Haïm Korsia, Grand Rabbin de France :

Je vais répondre puisque je suis le seul à ne pas encore avoir parlé de l'altérité. Cette idée d'altérité est très intéressante puisqu'au départ, le big-bang est toujours une altérité. Après, l'histoire de la famille se construit différemment en termes d'altérité sexuée, mais au départ, il y a toujours une altérité. Il ne peut pas y avoir d'auto engendrement, pas pour l'instant et pas chez les humains, même si cela peut se penser dans d'autres domaines. Mais c'est très intéressant : finalement, il y a toujours besoin d'un autre pour faire advenir quelque chose.

Ce qui fait d'ailleurs qu'il y a un débat – je reviens là-dessus parce qu'on a vu que vous aviez ici, parmi vos rapporteurs, Madame la présidente, d'éminents biblistes – il y a donc un grand débat, dans la Genèse, sur le fait qu'Ève serait issue de la côte ou du côté d'Adam. Notre interprétation juive dit que c'est le côté, au sens où il n'y a pas l'un qui vient de l'autre, et qui lui serait donc soumis intrinsèquement, mais une altérité qui se crée sur la séparation de deux qui ne faisaient qu'un. D'où l'idée du mariage, qui permet les retrouvailles de ces deux distincts. C'est une altérité qui a vocation à être unifiée. C'est en cela que dans notre vision, spirituelle, il y a besoin de cette altérité, une altérité qui perdure pour permettre de se retrouver. L'altérité est nécessaire au commencement. Après, dans la famille, elle se construit différemment, mais elle est là comme un acte premier. Comme le pasteur le disait très justement, elle pose une façon d'être qui oblige.

Sur l'altérité de l'entourage, dont on parlait tout à l'heure – c'est un peu compliqué : comment définit-on cet entourage ? –, nous n'avons pas à juger, on s'est assez étripé en France pour savoir comment les couples devaient se faire.
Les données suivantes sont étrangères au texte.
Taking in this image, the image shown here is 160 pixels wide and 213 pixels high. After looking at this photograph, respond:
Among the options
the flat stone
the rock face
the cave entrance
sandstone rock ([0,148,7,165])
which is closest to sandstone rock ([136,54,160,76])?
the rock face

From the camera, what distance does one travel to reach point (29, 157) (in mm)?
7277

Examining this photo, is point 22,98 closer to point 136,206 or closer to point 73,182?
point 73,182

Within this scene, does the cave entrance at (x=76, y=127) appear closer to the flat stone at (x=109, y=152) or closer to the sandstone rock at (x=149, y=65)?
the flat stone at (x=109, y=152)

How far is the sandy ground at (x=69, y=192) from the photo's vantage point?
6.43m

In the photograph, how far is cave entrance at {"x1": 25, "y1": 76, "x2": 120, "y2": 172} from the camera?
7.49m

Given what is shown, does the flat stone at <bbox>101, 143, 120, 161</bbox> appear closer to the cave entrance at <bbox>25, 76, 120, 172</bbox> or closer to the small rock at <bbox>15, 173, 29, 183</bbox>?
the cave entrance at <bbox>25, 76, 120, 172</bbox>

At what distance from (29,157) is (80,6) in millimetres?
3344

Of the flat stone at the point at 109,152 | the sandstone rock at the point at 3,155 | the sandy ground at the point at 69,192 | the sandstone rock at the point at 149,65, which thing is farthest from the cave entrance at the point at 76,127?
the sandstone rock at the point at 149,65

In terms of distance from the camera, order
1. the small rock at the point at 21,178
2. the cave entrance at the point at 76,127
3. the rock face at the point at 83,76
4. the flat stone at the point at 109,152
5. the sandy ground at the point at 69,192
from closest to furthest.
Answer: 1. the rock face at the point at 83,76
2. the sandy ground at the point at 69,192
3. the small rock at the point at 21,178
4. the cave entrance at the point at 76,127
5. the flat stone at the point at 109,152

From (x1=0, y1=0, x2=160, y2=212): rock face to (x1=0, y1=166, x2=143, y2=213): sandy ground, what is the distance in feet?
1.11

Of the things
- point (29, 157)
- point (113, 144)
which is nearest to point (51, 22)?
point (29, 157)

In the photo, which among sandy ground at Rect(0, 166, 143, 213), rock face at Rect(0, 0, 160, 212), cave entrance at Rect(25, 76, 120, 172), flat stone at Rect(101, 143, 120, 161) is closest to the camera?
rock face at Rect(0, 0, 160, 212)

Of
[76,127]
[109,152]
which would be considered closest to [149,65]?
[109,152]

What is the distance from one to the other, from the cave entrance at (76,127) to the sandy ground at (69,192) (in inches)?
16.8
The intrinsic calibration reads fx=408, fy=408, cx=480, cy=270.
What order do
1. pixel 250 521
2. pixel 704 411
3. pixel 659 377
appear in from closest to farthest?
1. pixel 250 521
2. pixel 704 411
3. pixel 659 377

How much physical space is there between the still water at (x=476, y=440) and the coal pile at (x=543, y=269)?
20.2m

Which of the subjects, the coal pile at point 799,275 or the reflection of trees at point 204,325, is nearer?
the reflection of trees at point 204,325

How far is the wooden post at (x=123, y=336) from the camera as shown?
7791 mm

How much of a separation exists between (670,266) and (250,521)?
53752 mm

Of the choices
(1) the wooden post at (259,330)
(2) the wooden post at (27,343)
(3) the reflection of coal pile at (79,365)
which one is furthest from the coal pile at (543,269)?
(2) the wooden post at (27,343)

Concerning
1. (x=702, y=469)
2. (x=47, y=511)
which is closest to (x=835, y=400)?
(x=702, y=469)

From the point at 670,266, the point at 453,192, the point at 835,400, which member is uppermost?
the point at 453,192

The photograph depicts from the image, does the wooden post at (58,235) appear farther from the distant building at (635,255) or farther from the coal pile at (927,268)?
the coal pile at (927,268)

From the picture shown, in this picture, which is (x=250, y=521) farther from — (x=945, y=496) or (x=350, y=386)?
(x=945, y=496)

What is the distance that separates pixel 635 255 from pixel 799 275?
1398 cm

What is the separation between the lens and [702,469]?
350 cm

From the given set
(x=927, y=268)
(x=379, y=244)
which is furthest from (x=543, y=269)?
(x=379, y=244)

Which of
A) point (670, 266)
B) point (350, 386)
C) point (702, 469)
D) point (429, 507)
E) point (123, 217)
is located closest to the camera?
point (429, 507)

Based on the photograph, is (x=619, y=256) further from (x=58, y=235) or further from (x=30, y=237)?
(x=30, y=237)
Chacun fait comme il l'entend, mais il y a une responsabilité à la fois de ces couples qui se forment comme ils l'entendent et de l'ensemble de la société sur les enfants à venir.

Je reprends mon histoire talmudique de tout à l'heure : ce n'est pas parce que c'est notre espace, y compris notre famille, qu'on fait ce qu'on veut. Nous voyons bien avec quelle force, parfois même pas assez, on entre dans les familles quand il y a de la violence intrafamiliale, de la violence conjugale, de la violence contre les enfants. On y entre en disant : « Ce n'est pas parce que c'est votre famille que vous faites ce que vous voulez. » Nous sommes aussi responsables.

C'est cette responsabilité qui nous pousse à nous poser des questions, et à vous les poser. Et au regard de la qualité des questions que vous nous posez, nous avons confiance dans votre capacité à construire une loi qui protégera ces grandes aspirations, à la fois l'altérité, quelle qu'elle soit, et en même temps le respect de l'enfant en ce qu'il est lui, une personne, et pas simplement l'objet d'une volonté.